Like the rest of us, John Luk erred in his public life. But writers of such complaints unfortunately don’t mention anything about his courage to acknowledge the mistake he made and went out publicly with a written apology. It is human to make mistakes, but it requires honesty and huge amount of moral courage for one to admit an error, intended or inadvertent.
It is rare for many politicians to admit their shortcomings. John Luk will go down in our history as one of the few people of my generation to own up. This is important considering that until recent times, in some Nilotic societies it was not considered to be “manly” (my apologies for the use of this sexist word) for one to publicly declare mea culpa (through my fault) as it was considered to be a form of weakness. John Luk was such a civilised person that there was no room in his mind to accommodate obsolete concepts and practices which are in conflict with modernity and a changed world.

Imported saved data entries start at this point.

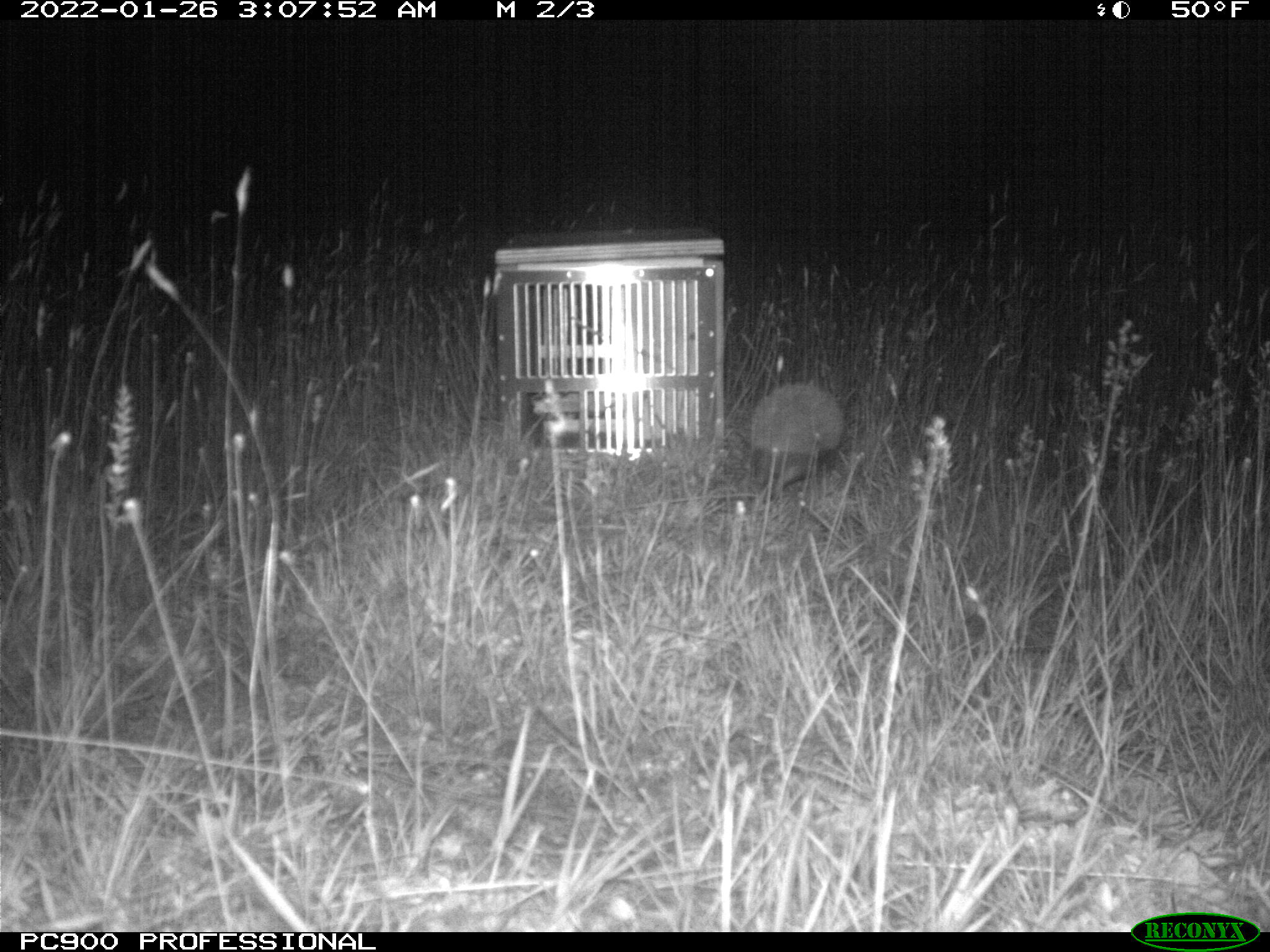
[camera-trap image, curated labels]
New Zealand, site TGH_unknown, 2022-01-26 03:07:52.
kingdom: Animalia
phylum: Chordata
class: Mammalia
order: Eulipotyphla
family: Erinaceidae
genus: Erinaceus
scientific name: Erinaceus europaeus europaeus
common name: european hedgehog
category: hedgehog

Finally, it is not only in bad taste to lash out at a deceased person- who will not be able to defend themselves- at the time his family, colleagues and the country are mourning his loss; in many cultures the world over, this is not done as it is inappropriate soon after the demise of the person, no matter how that person was regarded in life.
The author is a South Sudanese journalist, author and member of the Transitional National Legislative Assembly.